Performing Masculinity (working title)

Lead Research Organisation: University of Leeds
Department Name: School of English

Abstract

1. Context

The best-selling success of journalist Norah Vincent's 2006 book 'Self-Made Man: My Year Disguised as a Man' demonstrated the continuing popular fascination with gender transformation, and with the ability of members of one sex to 'pass' convincingly as members of the other. Yet there remains little serious research into, or documentation of, the contemporary history of female-to-male cross-dressing. Vincent notes briefly in her book that she picked up tips from a 'drag king' friend, but leaves that term unquestioned, as if it has always been in existence - a counterpart to the better-known (and more extensively researched) 'drag queen.' In fact, the term dates from as recently as the early 1990s, and from a period in which there was much attention -- both scholarly and artistic -- to questions of gender subversion. One of the pioneers and chief disseminators of drag king performance was Diane Torr; a performance artist who had been developing her work in New York's alternative arts scene for a decade before this. Her drag work, rooted in a dancer's understanding of the body's capabilities, is far more complex and nuanced in its implications than Vincent's, and is deserving of more detailed attention than it has to date received.

2. Aims and Objectives

The current research, conducted in close collaboration with Torr herself, will be the first detailed attempt to document and contextualise her work critically. It will seek to locate the emergence of drag king performance within a long history of female-to-male cross-dressing both on stage and in life, while also demonstrating its specific relevance to cultural developments of the last two decades. In doing so, the research will also raise broader questions about the constitution of masculinity itself as a set of performed behaviours. To what extent can these be inhabited as effectively by women as by men? (Indeed, are men themselves merely 'impersonators' of culturally idealised templates of masculinity?) Torr's performance work is particularly significant to such debates, because -- rather than simply resorting to the kind of campy rendition of masculine stereotypes often associated with drag king performance -- she has herself engaged in an ongoing practical research process into the specific variations in constructions of masculinity between different cultural contexts and locations.

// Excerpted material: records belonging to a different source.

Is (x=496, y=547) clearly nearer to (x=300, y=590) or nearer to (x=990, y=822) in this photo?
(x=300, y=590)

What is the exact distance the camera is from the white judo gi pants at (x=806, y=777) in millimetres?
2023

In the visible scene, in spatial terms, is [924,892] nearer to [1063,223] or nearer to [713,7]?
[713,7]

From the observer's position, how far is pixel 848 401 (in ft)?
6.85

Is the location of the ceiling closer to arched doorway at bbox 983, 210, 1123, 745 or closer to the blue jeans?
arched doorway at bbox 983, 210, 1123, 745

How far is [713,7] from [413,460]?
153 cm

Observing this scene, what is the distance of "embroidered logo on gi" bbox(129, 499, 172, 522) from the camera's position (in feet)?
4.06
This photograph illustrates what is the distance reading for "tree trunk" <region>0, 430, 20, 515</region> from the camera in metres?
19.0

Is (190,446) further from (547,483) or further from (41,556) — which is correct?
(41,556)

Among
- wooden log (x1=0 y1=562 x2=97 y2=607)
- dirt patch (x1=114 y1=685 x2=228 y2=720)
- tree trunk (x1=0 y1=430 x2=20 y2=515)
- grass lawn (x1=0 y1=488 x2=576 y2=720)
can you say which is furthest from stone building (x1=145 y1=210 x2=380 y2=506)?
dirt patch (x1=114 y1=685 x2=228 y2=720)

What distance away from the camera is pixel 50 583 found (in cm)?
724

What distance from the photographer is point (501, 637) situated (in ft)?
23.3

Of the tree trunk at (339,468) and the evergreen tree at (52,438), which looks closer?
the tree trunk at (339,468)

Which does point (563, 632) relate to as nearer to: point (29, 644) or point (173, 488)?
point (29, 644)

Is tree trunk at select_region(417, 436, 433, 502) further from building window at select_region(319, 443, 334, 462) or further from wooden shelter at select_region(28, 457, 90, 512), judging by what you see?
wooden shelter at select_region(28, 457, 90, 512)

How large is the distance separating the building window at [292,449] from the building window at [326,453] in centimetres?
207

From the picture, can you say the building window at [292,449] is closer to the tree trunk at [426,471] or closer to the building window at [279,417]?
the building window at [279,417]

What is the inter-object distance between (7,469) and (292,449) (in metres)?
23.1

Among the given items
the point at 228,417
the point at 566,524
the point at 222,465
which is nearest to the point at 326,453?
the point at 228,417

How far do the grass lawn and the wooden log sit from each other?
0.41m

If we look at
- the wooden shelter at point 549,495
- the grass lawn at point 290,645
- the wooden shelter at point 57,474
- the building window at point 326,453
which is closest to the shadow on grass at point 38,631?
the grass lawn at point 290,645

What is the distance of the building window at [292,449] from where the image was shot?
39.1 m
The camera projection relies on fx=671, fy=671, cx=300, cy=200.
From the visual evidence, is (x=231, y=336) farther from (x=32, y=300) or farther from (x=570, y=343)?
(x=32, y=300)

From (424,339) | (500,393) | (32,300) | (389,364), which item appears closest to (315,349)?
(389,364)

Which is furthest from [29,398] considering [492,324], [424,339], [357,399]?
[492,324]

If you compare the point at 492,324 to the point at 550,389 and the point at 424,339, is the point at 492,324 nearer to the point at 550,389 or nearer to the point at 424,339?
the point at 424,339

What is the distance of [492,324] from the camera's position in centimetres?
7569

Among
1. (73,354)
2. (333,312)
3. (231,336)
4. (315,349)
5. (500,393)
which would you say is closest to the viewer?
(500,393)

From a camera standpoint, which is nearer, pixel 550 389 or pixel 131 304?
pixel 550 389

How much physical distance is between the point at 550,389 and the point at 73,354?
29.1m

3. Applications and Benefits

This research will contribute significantly to ongoing critical and popular debates around gender and performance, by properly contextualising and further disseminating Diane Torr's work as a performance practitioner. Her drag performances and workshops have frequently been written up in the mainstream press (from Time Out to Elle to the Washington Post), but there has been little serious scholarly attention to her work - and what little there has been is at times misleading and inaccurate. The proposed book's combination of critical reflection on, and documentation of her work will bring the theatrical and cultural issues it raises into focus for a broad readership.